[Job] Edit the passage on gender, starting with "In the special" and going on through "also somewhat unnerving.", and substitute "closeness" for every occurrence of "proximity" in that span.

[Excerpted passage]
○ ○ ○ ○
In the special case of gender, though, there are important complications, some of which are a product of my fundamental heterosexuality. When I’m being worked over by a woman, the eroticism engendered by my helplessness and suffering coexists with the straightforward sexiness that flows from her proximity. Even if I’m hooded or blindfolded so that I can’t steal glances, I can still appreciate her scent, her voice, the intimacy of her hands on my body. All those things tend to make the experience seem softer and less oppressive, and give me something to think about besides pain and fear. If the person holding the flogger is a man, on the other hand, proximity and intimacy are if anything a bit distasteful, just one more small torment to be endured. The whole interaction ends up feeling starker and harsher, which is exciting but also somewhat unnerving.
○ ○ ○ ○
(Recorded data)
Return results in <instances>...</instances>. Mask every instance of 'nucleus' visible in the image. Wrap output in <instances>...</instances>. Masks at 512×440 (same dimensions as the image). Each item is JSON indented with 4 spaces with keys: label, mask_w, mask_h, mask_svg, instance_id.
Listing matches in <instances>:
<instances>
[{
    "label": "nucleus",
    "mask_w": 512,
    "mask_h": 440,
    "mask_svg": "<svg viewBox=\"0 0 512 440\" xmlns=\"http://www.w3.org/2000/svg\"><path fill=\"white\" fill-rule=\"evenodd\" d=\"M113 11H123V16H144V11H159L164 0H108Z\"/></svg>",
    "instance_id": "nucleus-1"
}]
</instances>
○ ○ ○ ○
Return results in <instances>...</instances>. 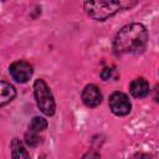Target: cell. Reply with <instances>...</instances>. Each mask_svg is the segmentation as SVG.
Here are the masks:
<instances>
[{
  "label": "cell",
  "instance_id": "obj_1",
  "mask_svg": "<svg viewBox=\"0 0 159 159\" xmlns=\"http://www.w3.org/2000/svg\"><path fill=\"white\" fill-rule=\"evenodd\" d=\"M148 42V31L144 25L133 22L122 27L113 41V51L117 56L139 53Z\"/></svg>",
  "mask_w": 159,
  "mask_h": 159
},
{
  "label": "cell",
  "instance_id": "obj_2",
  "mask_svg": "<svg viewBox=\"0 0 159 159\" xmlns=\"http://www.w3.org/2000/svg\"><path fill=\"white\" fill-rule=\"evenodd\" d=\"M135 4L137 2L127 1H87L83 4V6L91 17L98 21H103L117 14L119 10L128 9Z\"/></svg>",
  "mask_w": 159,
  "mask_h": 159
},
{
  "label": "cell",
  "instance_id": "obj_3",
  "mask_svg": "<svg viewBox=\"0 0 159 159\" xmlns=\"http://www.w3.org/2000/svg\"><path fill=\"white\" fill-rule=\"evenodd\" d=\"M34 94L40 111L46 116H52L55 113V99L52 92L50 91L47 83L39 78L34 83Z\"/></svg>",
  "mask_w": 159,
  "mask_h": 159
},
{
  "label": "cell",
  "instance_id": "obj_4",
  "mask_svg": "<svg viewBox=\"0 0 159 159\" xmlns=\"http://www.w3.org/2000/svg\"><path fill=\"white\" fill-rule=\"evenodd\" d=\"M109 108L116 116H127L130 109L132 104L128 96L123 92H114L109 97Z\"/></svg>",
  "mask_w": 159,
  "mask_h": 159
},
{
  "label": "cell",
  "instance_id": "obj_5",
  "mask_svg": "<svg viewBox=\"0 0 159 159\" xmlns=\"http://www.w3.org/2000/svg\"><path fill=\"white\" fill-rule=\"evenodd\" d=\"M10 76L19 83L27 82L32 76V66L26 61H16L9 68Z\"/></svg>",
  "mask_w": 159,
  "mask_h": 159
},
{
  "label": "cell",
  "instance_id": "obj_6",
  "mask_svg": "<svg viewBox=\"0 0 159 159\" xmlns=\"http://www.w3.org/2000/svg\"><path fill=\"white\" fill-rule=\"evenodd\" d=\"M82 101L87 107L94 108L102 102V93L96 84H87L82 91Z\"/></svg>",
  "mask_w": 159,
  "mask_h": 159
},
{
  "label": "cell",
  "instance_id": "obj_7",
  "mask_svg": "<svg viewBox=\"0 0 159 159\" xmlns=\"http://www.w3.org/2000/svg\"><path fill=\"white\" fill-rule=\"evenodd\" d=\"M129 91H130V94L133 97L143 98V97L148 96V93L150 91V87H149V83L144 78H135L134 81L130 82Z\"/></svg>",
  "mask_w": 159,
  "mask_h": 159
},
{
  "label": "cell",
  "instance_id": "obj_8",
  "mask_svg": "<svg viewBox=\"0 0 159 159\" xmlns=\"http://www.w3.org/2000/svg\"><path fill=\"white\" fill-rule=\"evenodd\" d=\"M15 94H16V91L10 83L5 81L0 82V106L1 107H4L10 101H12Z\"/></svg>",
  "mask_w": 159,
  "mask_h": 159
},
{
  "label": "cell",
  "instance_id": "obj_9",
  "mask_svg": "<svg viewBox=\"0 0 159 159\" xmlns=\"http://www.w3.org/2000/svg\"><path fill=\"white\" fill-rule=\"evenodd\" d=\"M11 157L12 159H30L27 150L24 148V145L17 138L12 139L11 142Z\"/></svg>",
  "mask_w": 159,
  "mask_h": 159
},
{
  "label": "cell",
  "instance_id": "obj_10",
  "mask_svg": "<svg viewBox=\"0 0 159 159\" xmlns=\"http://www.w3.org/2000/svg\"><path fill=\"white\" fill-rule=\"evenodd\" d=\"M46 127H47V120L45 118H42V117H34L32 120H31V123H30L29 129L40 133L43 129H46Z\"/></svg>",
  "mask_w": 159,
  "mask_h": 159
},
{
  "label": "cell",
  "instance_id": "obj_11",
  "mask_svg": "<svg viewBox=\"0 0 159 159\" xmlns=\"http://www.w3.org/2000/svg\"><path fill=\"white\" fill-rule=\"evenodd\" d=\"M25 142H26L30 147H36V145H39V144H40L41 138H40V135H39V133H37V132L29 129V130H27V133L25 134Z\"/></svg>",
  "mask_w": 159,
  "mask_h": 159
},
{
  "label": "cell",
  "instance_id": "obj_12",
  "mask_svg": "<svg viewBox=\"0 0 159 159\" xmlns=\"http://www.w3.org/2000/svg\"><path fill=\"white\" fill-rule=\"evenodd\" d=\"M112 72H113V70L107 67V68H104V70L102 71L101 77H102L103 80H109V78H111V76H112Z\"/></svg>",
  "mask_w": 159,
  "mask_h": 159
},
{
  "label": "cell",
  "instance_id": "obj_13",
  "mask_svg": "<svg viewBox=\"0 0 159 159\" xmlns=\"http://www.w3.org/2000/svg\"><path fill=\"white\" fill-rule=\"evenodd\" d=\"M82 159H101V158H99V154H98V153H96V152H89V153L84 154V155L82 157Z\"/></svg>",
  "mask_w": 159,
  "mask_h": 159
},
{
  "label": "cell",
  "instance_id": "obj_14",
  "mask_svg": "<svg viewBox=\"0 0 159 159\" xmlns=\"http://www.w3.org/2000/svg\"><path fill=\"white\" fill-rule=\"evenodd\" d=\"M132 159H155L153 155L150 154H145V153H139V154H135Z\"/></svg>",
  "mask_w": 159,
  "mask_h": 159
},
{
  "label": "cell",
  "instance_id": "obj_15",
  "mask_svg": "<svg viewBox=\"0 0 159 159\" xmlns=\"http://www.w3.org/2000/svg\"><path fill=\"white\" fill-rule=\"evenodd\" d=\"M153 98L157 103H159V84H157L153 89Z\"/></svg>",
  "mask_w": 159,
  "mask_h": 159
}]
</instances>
○ ○ ○ ○
[Reply]
In the special case of gender, though, there are important complications, some of which are a product of my fundamental heterosexuality. When I’m being worked over by a woman, the eroticism engendered by my helplessness and suffering coexists with the straightforward sexiness that flows from her closeness. Even if I’m hooded or blindfolded so that I can’t steal glances, I can still appreciate her scent, her voice, the intimacy of her hands on my body. All those things tend to make the experience seem softer and less oppressive, and give me something to think about besides pain and fear. If the person holding the flogger is a man, on the other hand, closeness and intimacy are if anything a bit distasteful, just one more small torment to be endured. The whole interaction ends up feeling starker and harsher, which is exciting but also somewhat unnerving.